● Set problem 1
In the Dynalist outage thread below, which hosting provider did the team contact about the server problem?

** start Source passage **

2019/05/22 Dynalist outage


#1

Currently still ongoing, taking a quick break to update everyone on what’s going on:

Our database server has been hit with a severe CPU degradation issue over the past ~8+ hours.
So far, it doesn’t look malicious.

The last time we experienced this identical issue was when another DigitalOcean’s client co-located a bitcoin mining server on the same host as our server, which was against their Terms of Service.

We’ve reached out to DigitalOcean but so far it’s been almost 5 hours and no reply from their side. There’s not much we can do at this moment, but if the issue persists for more time with no response, we’ll need to consider an emergency switch to a different hosting provider.

I will be updating this post as more details come up.


Does not Sync reliably
Dynalist Down
#2

Thanks for the update Shida. Good luck. :crossed_fingers:


#3

We’re observing improvement to the situation! Still no response from DigitalOcean but the server is making progress in catching up to requests.

The underlying issue doesn’t look fully addressed yet, so I’d expect intermittent issues, but for now we can take a short breath.

** end Source passage **
** start Recorded information **

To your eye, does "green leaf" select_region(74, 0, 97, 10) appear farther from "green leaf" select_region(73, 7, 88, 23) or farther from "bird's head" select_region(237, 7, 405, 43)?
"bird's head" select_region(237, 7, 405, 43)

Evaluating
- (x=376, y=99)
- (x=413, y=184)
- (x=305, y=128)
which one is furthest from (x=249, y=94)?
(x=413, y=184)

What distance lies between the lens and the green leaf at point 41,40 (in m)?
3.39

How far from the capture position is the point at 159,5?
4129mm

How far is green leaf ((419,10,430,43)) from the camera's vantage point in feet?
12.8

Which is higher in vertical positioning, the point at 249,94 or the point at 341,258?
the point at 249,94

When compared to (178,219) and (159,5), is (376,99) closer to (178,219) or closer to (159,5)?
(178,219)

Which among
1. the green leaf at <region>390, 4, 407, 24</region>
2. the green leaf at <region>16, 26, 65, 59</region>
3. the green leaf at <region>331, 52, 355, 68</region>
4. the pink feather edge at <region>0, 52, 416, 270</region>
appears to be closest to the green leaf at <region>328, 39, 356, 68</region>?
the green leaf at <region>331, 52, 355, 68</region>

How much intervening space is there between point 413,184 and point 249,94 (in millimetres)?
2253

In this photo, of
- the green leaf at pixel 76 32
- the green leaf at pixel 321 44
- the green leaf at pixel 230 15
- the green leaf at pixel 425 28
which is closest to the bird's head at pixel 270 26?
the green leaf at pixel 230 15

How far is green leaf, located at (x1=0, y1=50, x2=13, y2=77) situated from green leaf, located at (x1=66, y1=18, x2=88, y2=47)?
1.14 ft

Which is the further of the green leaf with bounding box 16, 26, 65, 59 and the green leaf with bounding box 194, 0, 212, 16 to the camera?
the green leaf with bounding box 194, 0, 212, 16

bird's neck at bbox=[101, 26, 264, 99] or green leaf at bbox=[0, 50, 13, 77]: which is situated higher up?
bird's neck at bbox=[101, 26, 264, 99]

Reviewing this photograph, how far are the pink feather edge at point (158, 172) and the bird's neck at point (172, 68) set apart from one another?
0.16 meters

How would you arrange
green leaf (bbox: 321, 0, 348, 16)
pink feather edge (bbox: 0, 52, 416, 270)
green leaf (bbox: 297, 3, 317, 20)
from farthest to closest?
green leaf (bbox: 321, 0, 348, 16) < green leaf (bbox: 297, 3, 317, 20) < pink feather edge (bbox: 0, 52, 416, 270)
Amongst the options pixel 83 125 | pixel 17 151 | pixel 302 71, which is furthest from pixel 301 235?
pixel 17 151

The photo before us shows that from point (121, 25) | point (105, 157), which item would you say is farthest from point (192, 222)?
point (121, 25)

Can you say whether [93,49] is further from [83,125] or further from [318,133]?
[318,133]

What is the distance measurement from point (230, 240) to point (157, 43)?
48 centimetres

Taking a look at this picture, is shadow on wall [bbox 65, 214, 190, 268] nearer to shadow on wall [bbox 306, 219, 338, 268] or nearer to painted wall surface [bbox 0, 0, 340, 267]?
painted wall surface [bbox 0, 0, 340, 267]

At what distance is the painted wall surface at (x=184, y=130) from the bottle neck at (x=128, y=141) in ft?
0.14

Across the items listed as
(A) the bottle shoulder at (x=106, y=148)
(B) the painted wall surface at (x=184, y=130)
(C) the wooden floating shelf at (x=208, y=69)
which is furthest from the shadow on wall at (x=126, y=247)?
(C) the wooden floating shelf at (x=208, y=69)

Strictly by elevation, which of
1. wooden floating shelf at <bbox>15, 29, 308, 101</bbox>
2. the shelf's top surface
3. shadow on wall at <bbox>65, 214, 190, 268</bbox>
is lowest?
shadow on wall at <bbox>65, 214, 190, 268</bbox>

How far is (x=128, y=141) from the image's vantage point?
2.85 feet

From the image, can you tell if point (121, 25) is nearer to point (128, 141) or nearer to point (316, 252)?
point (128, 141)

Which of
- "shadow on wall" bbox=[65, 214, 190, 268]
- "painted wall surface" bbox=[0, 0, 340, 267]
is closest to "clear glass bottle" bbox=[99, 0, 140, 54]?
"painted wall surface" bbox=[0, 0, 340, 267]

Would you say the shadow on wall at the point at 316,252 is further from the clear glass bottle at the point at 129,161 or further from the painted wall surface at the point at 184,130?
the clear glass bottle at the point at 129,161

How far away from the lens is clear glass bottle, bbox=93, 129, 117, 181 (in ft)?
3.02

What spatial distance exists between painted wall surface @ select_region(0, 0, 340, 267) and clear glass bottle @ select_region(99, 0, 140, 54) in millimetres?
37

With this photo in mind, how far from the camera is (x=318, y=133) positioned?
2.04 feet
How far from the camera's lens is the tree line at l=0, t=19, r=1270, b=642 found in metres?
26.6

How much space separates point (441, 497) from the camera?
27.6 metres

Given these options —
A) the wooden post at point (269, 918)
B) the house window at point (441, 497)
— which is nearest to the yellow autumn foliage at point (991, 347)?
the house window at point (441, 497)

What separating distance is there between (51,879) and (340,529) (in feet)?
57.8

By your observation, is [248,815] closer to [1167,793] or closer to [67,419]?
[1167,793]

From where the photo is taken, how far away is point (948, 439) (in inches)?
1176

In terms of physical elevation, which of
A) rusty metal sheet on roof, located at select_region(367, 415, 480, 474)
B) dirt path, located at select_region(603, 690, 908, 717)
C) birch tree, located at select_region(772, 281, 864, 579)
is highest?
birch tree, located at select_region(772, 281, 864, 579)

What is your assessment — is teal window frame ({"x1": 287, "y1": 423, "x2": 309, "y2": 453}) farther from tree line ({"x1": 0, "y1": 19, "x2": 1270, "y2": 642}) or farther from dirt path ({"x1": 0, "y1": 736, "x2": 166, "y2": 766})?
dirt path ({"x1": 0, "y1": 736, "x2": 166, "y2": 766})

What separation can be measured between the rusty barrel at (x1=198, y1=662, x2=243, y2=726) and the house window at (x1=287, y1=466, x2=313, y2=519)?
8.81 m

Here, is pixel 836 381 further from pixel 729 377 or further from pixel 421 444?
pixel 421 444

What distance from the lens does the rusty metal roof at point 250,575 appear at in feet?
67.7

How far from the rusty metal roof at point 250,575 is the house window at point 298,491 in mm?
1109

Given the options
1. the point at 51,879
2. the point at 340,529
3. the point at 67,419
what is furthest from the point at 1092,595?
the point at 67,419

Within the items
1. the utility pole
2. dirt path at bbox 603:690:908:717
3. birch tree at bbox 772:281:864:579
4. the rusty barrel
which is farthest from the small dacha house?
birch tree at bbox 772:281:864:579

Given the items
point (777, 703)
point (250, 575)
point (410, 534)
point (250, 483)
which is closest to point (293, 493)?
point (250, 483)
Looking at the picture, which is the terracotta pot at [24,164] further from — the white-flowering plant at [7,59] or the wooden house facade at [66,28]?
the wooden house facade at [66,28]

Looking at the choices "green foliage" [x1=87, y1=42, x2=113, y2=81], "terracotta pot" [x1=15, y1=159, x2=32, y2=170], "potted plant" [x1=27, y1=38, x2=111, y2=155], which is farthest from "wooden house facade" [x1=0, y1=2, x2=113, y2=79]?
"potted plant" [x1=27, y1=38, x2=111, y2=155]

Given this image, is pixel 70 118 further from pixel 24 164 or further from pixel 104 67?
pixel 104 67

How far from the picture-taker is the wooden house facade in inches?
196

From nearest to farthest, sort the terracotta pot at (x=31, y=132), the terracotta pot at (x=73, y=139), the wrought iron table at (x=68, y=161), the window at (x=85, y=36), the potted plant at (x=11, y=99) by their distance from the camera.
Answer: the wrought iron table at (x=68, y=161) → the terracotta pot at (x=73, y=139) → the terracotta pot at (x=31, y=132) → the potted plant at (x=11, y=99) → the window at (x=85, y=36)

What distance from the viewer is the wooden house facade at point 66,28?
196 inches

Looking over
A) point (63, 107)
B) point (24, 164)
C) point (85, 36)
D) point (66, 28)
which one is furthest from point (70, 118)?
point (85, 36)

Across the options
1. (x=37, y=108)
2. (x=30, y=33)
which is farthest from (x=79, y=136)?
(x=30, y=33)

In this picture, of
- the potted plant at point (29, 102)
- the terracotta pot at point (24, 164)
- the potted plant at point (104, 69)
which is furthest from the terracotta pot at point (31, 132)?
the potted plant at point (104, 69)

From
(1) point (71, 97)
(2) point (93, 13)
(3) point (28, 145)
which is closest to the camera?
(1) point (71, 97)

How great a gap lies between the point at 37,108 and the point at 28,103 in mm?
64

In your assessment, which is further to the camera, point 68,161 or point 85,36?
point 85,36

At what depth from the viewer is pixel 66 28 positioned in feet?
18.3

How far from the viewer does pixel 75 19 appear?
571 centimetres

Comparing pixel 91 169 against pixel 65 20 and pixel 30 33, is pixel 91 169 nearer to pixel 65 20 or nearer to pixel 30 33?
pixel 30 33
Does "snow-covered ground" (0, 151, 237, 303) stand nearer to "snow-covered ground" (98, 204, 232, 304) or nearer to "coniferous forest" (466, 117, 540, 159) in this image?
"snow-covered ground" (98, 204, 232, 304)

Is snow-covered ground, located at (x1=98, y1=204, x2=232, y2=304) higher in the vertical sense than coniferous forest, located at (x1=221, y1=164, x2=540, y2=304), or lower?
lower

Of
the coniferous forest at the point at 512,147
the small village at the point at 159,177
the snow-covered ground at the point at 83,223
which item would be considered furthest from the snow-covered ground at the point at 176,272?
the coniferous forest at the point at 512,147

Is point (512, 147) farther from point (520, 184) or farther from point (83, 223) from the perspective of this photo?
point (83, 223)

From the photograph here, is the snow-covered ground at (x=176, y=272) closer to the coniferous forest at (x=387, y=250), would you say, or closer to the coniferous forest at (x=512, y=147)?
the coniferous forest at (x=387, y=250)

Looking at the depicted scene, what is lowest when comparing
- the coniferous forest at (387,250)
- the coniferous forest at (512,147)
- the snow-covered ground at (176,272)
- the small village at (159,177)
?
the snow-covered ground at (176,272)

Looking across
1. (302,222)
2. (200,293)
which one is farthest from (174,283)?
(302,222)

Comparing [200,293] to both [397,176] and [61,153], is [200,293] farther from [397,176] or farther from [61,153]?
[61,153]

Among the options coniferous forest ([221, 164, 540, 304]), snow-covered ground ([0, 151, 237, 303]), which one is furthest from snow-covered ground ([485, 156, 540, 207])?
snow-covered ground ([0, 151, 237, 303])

** end Recorded information **

● Set problem 2
Copy the entries above verbatim, from the line holding "How far from the picture-taker" through the line holding "Answer: the wrought", inclusive.

● Problem solution 1
DigitalOcean

● Problem solution 2
How far from the picture-taker is the wooden house facade in inches?
196

From nearest to farthest, sort the terracotta pot at (x=31, y=132), the terracotta pot at (x=73, y=139), the wrought iron table at (x=68, y=161), the window at (x=85, y=36), the potted plant at (x=11, y=99) by their distance from the camera.
Answer: the wrought iron table at (x=68, y=161) → the terracotta pot at (x=73, y=139) → the terracotta pot at (x=31, y=132) → the potted plant at (x=11, y=99) → the window at (x=85, y=36)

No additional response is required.